_TO DO:_
Every record should be copied exactly, except that pictures are to be omitted.

● ● ●

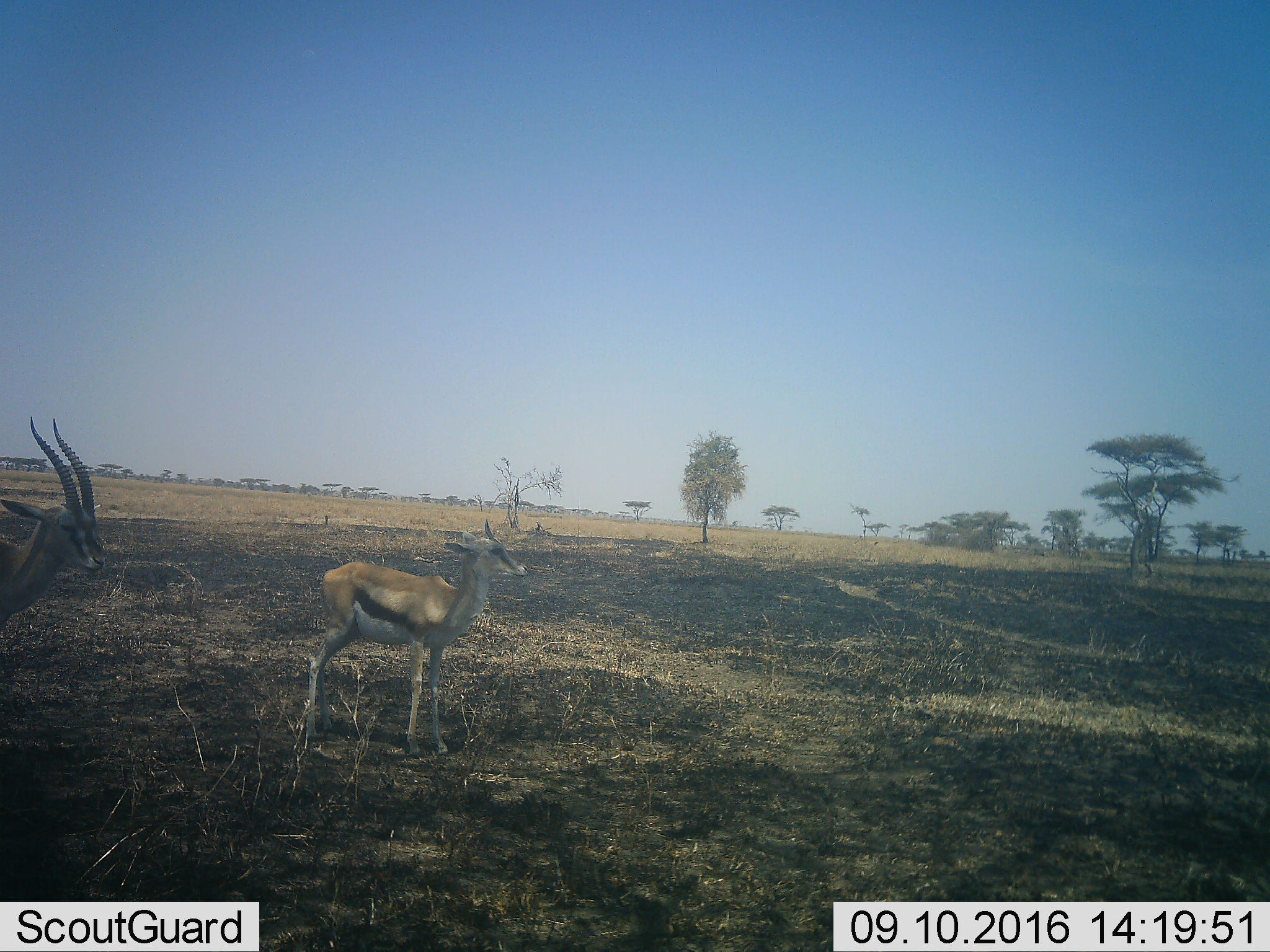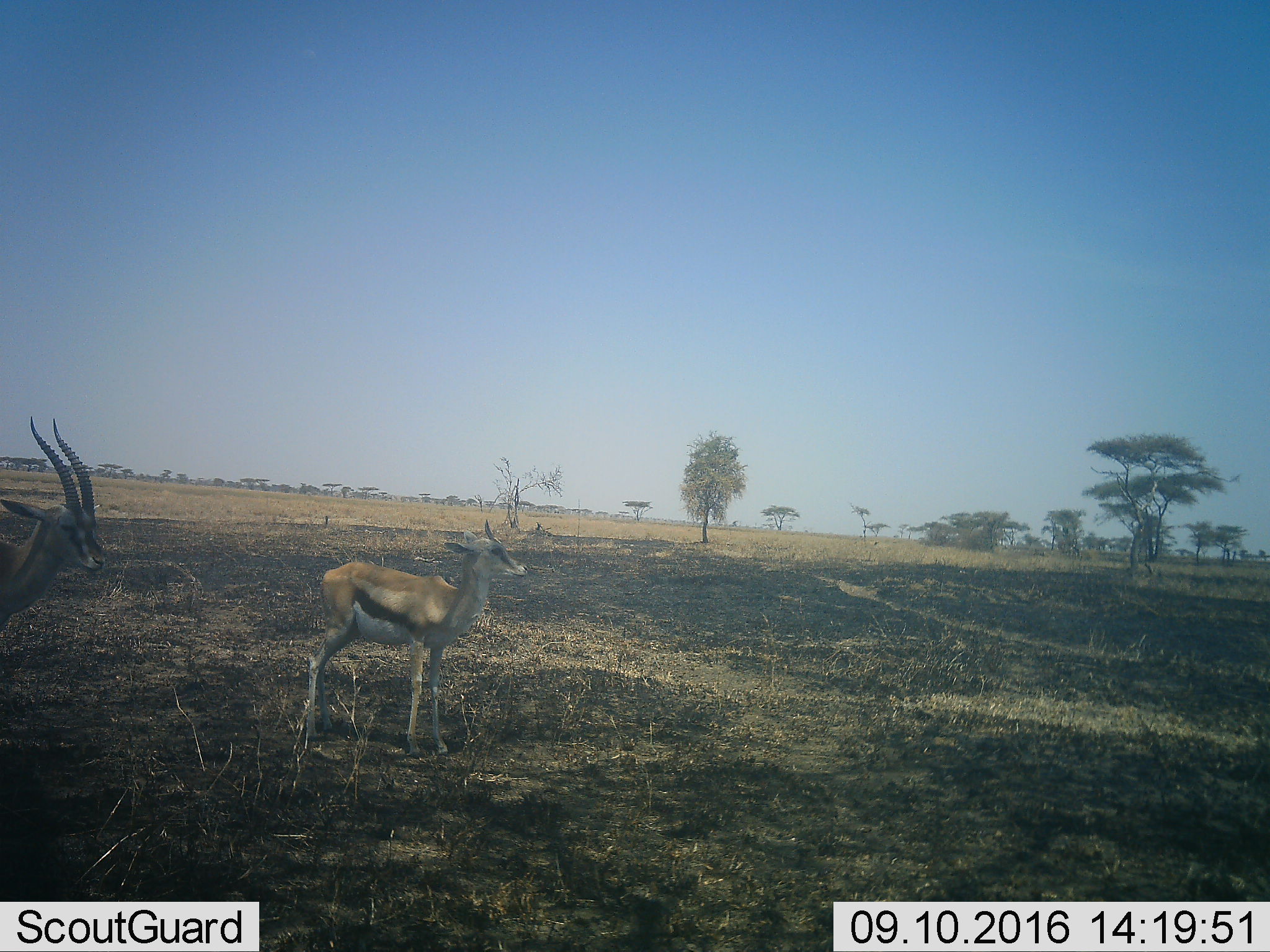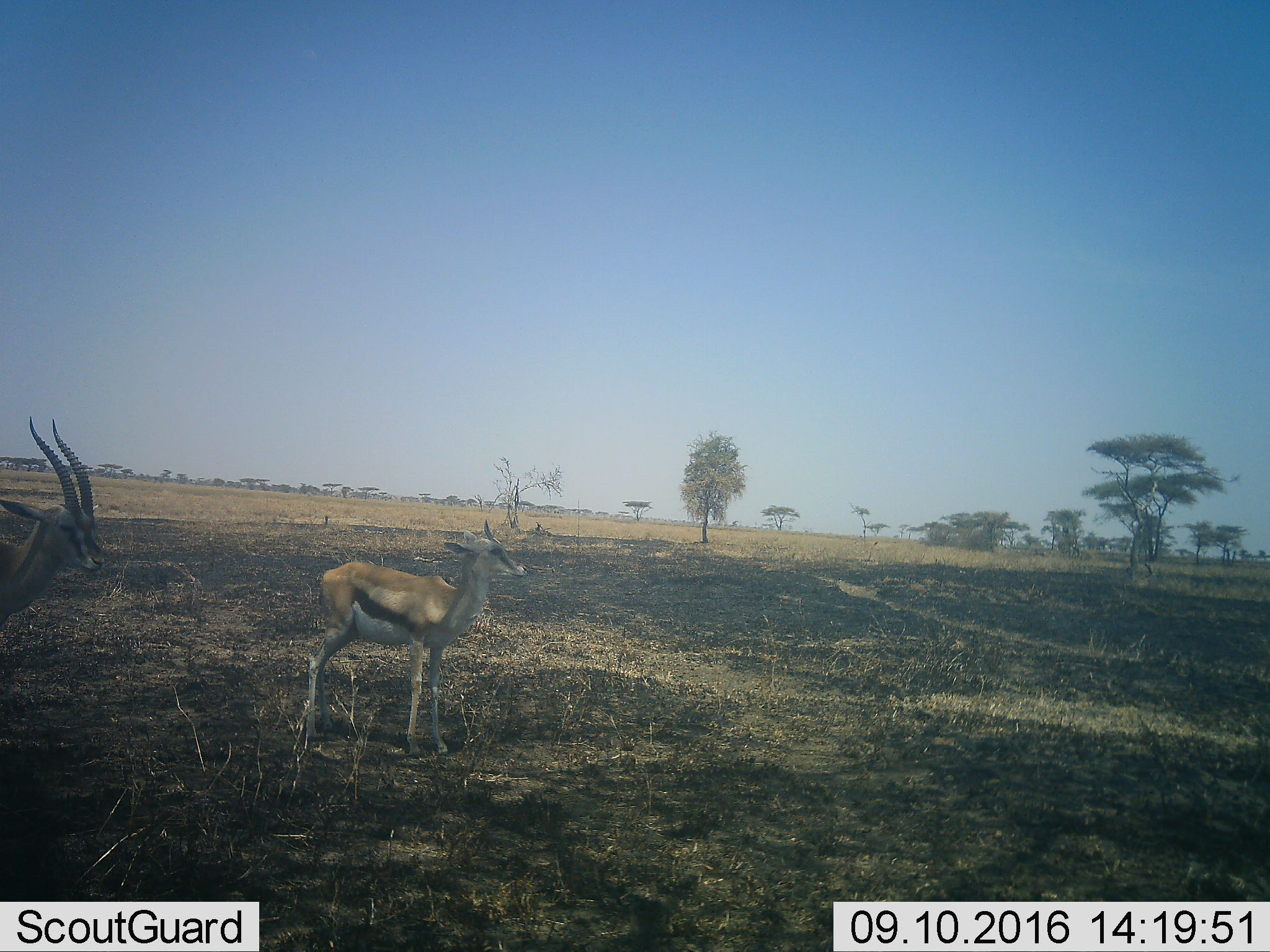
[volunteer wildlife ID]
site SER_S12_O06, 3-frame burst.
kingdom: Animalia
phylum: Chordata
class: Mammalia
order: Artiodactyla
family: Bovidae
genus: Eudorcas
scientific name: Eudorcas thomsonii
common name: thomson's gazelle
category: gazellethomsons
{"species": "gazellethomsons (thomson's gazelle) (Eudorcas thomsonii)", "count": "2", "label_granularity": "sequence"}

● ● ●

_ANSWER TO THE PROBLEM:_
[volunteer wildlife ID]
site SER_S12_O06, 3-frame burst.
kingdom: Animalia
phylum: Chordata
class: Mammalia
order: Artiodactyla
family: Bovidae
genus: Eudorcas
scientific name: Eudorcas thomsonii
common name: thomson's gazelle
category: gazellethomsons
{"species": "gazellethomsons (thomson's gazelle) (Eudorcas thomsonii)", "count": "2", "label_granularity": "sequence"}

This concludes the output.